Selected excerpt:
Hi, Nathan -
> [...]
> BTW, there are several changes in fche/for-merge that you've not put
> in the summary - any reason for that? Some of them look useful and
> possibly merge-ready too. Others, maybe not ready yet ... hmmm, who
> knows? It makes it impossible to just git pull into the dev branch,
> anyway, which slows my workflow.
I considered all the for-merge bits ready to go, just didn't want
to advertise them in the context of the python work.
> Comments inline... (I'm still hopeful Ken will review the new qa/666
> and offer suggestions - 6 minutes is still a really, really long time
> for a test to run - its >5 minutes longer than most other tests and
> about double the next slowest test. And *that* other test is already
> a big problem IMO so I'm very reluctant to add more QA laggards).
Fair enough, but I'm reluctant to keep working on it more without a
definite "good enough" target. (Of course one could reduce test
coverage to save time, but that's not dignified.)
> [...]
> > While in the vicinity, fix pmLookupName's exception message to
> > identify the metrics that failed resolution, instead of an internal
> > magic python char* rune.
>
> Hmm, not so sure about this - looking inside the libpcp code, errors
> returned here are not related to the names at all, right? (they are
> runtime errors, so things like PDU I/O errors, and so on).
In this particular case, the error parameter was for an informative
name, but the object passed back was the ctypes char* rather than the
python string, which made the error message unnecessarily opaque.
> Passing out the names doesn't really help to understand the failure,
> AFAICT? It looks like we should just treat this one the same as all
> the other pmErr exceptions (IOW, neither pmid/names list passed out).
> [...]
There are many cases where the pcp/pmapi.py code does something like:
raise pmErr, (status, nameA)
In these cases, returning legible parameters (a native python object
rather than nameA) would be helpful.
> What was the error case you came across here, OOC?
Sending bad metric names to pcp-graphite.py, either before or after
the PMNS traversal code-additions.
> [...]
> > commit 163db2e7ae96437a33ca8a0535af8bde35e95a34
> > Author: Frank Ch. Eigler <fche@xxxxxxxxxx>
> > Date: Sat Apr 12 21:46:51 2014 -0400
> >
> > libpcp __pmSetProgname: copy incoming string
> [...]
>
> Wow, amazed that I have not ever observed this! Do any/all of
> tests 739, 741, 742, 743, 991 fail for you? [...]
No.

Your tasks:
A) Summarize the mailing-list reply in two sentences.
B) In the mailing-list reply, what was being sent to pcp-graphite.py when the writer came across the error?
C) Carry the mailing-list reply forward from its last line.

Given information:

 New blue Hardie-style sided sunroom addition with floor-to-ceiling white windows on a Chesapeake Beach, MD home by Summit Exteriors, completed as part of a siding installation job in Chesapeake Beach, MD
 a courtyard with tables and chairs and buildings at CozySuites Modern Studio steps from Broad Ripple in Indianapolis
* * *
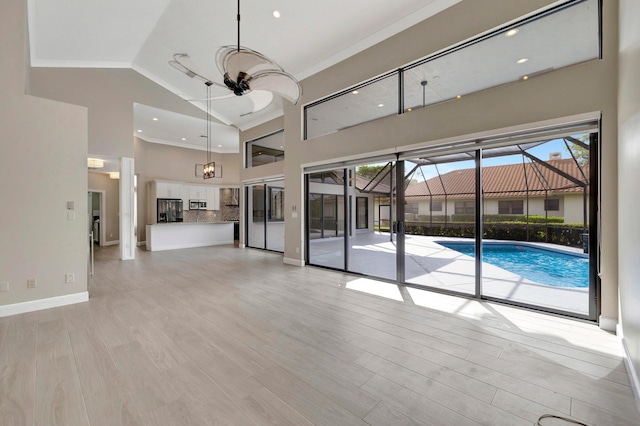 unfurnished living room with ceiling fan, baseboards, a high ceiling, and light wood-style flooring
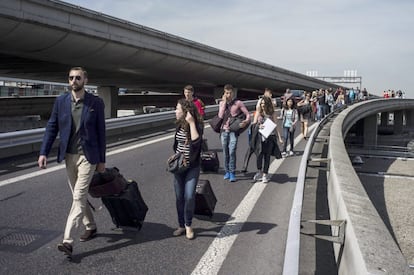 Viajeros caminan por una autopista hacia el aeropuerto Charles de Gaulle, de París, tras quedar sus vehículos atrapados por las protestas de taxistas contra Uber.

Per-task outputs:
A) The writer considered all the for-merge changes ready but left them out of the summary to keep them apart from the python work, and is reluctant to keep working on the qa/666 test without a definite "good enough" target. The writer also defends the pmLookupName exception change, explaining that the error passed back the ctypes char* instead of the python string, a problem that showed up when bad metric names were sent to pcp-graphite.py.

B) Bad metric names.

C)
> > In order to make it safer for mankind, __pmSetProgname henceforth copies
> > the incoming const char*'s with strdup().
>
> So, I'm trying to ignore the fact that you're once again introducing
> GNU coding style, into the middle of libpcp here (seriously? oh the
> humanity!).
Oops, you've uncovered my secret scheme to eventually convert the
whole codebase!
> But lets be more objective - all the people using valgrind on C
> PMAPI tools will gnash their teeth with this change, as they will
> start to get warnings now. [...] If we were to make this kind of
> change the qa/valgrind-suppressions file would need to be updated.
Did you see an actual warning from this change? For programs that
call __pmSetProgname only once (as is typical), there is no "leak"
in that a global variable maintains a reference to the object. I
can't get valgrind to even mention it.
> [...] At the end of the day, this is a python API problem, ideally
> we'd solve it there and not affect the C or other language tools.
I disagree. There is no guarantee that a program's original argv[0]
pointer needs to point at a stable string.
> Does the patch attached resolve the problem you observed?
I'm not sure it's sufficient, and IMHO the patch is worse: it still
introduces the same kind of leak, and is now far removed from the
place in libpcp that holds onto that pointer and makes the poor
assumption.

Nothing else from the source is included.